What you should do
Reproduce the records from the line containing "What gap in" through the end of the records, renaming "shirt cuff" to "sleeve cuff" and leaving everything else unchanged.

-------

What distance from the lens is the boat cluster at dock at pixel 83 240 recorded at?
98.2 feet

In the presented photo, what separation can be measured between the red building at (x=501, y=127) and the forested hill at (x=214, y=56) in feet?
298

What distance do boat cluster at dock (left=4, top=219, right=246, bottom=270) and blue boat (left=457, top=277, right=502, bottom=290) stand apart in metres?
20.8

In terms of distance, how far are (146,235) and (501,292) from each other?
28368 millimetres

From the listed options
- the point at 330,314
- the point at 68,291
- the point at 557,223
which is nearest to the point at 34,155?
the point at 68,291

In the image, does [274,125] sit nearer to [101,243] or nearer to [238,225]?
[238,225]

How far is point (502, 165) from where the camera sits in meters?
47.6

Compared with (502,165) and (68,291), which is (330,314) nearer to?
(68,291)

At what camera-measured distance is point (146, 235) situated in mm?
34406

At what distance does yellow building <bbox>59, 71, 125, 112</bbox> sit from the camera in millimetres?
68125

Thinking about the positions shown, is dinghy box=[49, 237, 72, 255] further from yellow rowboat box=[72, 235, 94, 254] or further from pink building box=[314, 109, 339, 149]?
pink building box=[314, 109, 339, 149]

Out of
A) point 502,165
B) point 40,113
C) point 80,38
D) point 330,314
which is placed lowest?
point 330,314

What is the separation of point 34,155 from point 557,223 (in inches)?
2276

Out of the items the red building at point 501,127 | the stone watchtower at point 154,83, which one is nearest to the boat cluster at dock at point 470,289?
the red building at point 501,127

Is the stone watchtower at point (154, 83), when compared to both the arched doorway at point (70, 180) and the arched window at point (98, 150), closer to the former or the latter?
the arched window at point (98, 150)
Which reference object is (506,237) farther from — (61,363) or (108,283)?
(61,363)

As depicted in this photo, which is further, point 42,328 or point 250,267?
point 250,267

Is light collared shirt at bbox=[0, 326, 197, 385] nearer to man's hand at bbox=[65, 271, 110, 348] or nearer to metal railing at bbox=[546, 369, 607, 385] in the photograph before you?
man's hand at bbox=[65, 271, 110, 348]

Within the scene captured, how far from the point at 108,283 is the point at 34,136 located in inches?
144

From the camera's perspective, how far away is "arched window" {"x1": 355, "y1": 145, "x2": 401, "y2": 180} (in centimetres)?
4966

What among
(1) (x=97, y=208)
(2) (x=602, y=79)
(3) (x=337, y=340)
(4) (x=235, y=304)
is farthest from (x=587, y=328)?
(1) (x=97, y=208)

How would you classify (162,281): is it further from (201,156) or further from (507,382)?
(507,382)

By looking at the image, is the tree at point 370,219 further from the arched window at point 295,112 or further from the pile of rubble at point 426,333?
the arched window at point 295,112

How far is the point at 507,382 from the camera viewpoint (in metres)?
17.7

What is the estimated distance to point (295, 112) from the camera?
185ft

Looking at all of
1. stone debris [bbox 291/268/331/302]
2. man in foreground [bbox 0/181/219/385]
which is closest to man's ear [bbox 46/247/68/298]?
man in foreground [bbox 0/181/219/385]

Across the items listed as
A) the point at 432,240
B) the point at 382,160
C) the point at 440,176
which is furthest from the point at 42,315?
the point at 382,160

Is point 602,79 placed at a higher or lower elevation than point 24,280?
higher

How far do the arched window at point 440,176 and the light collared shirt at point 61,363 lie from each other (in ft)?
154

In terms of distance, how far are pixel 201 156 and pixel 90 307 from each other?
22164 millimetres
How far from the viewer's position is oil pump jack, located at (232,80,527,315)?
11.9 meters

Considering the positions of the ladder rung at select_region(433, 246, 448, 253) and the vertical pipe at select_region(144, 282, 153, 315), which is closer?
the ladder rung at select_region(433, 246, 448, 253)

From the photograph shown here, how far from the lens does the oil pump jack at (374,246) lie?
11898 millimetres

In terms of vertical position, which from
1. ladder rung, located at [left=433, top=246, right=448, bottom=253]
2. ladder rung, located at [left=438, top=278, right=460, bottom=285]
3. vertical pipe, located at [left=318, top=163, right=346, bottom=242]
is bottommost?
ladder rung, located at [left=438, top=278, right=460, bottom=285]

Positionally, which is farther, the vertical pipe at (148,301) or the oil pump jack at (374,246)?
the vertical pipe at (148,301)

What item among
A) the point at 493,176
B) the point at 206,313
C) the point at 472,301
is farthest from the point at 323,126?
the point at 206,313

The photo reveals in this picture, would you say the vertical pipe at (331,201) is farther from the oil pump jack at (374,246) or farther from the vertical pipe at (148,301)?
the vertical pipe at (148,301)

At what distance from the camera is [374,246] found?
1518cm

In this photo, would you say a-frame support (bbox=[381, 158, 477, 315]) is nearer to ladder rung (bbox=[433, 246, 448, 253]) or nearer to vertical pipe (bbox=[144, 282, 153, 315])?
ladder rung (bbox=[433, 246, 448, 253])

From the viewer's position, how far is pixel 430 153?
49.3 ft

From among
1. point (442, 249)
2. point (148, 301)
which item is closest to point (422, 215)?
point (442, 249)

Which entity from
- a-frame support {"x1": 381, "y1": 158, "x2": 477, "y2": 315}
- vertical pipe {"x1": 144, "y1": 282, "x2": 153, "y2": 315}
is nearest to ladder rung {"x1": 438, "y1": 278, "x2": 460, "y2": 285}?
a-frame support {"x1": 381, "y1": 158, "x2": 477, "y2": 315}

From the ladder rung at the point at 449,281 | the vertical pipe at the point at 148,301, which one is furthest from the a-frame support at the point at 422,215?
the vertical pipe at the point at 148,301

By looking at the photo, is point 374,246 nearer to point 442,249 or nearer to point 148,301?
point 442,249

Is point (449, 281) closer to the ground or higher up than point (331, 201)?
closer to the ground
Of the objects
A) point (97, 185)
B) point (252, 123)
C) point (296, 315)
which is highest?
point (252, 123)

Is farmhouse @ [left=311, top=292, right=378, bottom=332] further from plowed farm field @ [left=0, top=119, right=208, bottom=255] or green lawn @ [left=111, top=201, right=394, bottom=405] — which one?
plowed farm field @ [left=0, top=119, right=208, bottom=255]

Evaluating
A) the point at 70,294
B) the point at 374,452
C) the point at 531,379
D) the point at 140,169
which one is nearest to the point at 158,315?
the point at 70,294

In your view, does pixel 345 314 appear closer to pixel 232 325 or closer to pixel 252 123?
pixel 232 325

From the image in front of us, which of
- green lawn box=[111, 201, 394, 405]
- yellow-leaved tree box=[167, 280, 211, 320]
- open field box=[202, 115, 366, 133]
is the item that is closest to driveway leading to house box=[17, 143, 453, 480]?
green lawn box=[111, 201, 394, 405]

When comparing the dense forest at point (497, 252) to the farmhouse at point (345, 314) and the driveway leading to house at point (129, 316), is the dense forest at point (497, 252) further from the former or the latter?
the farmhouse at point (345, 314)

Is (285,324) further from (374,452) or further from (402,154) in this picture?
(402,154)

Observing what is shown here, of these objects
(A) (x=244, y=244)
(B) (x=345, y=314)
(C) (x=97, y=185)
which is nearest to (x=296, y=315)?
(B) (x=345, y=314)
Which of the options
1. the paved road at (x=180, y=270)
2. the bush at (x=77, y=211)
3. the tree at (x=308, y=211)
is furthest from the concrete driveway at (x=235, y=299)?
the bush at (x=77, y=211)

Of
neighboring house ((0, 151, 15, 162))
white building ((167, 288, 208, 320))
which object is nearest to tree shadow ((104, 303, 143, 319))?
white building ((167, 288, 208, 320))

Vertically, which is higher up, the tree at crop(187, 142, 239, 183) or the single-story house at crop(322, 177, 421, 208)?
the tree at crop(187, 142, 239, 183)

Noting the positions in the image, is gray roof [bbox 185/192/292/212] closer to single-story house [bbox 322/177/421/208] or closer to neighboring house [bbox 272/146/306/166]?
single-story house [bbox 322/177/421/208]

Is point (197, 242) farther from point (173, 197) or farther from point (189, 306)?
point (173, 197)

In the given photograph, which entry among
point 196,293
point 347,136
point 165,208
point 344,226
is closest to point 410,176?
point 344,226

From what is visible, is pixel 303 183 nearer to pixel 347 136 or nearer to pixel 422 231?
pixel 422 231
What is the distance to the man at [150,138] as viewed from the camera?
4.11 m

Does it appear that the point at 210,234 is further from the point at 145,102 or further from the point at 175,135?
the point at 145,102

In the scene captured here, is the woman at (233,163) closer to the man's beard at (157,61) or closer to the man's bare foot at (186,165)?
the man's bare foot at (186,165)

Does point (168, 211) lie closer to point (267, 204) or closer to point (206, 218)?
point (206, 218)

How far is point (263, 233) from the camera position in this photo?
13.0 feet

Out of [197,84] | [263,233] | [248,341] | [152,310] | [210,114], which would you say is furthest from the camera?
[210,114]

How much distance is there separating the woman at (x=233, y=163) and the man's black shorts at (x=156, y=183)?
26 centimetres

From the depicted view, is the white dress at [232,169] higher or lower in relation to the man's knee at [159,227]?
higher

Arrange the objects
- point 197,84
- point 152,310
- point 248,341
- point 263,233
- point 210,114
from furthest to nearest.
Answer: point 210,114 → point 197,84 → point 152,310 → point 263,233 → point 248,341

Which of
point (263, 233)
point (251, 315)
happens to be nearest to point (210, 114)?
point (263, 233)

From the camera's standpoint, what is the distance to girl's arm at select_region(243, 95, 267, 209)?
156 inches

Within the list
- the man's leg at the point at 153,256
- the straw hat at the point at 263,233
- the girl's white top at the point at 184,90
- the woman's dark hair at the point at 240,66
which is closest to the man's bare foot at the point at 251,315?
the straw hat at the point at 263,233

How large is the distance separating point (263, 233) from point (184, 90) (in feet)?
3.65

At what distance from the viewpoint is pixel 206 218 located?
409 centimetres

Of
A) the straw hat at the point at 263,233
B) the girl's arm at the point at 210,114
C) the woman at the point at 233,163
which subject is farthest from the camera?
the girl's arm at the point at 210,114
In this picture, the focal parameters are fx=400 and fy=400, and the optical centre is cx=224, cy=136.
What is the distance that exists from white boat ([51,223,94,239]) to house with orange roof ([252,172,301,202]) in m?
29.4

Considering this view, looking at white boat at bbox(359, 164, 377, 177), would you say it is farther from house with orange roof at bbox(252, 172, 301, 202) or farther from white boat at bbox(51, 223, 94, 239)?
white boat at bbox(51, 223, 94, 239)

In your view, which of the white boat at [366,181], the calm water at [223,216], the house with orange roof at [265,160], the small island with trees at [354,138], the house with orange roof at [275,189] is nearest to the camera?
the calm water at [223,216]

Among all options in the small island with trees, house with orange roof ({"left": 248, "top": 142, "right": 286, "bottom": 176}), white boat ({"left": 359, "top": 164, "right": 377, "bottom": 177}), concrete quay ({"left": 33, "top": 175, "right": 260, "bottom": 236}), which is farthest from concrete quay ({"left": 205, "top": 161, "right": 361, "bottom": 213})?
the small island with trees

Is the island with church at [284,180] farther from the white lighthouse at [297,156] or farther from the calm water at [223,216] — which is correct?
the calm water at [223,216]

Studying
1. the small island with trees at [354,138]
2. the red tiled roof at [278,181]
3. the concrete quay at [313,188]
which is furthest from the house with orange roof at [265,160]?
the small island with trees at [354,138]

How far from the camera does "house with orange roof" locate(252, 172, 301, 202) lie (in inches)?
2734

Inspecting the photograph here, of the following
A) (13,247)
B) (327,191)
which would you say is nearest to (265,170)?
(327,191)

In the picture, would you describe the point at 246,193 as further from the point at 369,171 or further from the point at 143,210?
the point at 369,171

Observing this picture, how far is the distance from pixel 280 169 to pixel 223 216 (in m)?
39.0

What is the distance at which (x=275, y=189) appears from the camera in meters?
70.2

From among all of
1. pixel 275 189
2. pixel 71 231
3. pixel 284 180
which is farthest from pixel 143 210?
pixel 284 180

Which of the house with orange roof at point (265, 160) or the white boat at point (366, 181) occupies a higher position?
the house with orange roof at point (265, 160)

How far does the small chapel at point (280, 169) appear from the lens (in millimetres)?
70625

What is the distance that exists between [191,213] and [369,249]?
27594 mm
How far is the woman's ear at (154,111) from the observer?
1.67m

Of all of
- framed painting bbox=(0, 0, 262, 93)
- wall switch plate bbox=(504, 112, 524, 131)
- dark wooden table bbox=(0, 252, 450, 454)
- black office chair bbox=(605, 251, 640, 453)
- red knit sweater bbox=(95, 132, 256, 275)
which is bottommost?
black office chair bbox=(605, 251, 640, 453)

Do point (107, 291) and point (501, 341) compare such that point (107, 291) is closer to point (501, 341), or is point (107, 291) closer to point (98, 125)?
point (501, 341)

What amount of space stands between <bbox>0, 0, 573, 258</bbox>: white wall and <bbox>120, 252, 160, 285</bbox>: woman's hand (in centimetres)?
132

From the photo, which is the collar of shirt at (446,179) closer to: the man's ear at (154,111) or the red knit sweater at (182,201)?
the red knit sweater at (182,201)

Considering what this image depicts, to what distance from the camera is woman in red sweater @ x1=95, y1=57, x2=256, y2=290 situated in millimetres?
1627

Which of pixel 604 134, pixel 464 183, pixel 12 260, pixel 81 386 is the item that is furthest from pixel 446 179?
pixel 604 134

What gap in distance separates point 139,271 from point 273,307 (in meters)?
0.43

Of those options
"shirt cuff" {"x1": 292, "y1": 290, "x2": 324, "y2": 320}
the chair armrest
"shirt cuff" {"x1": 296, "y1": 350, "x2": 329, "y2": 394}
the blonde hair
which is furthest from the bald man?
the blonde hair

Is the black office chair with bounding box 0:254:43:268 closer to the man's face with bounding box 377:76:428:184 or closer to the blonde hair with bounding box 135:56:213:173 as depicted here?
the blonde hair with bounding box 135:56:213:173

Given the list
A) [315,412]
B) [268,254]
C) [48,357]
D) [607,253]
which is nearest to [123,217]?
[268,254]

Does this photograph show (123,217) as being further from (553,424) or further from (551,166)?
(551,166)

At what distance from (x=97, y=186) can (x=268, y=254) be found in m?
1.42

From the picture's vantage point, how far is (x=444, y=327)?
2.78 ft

-------

Output of the exercise
What gap in distance separates point 139,271 from point 273,307 (in meters)?
0.43

Of those options
"sleeve cuff" {"x1": 292, "y1": 290, "x2": 324, "y2": 320}
the chair armrest
"sleeve cuff" {"x1": 296, "y1": 350, "x2": 329, "y2": 394}
the blonde hair
which is furthest from the bald man?
the blonde hair

Is the black office chair with bounding box 0:254:43:268 closer to the man's face with bounding box 377:76:428:184 or closer to the blonde hair with bounding box 135:56:213:173 as depicted here?
the blonde hair with bounding box 135:56:213:173

Given the list
A) [315,412]
B) [268,254]
C) [48,357]
D) [607,253]
which is nearest to [123,217]?
[268,254]

Does this photograph show (123,217) as being further from (553,424) or further from (551,166)?
(551,166)

At what distance from (x=97, y=186) can (x=268, y=254) be found in m?
1.42

From the picture's vantage point, how far is (x=444, y=327)?
2.78 ft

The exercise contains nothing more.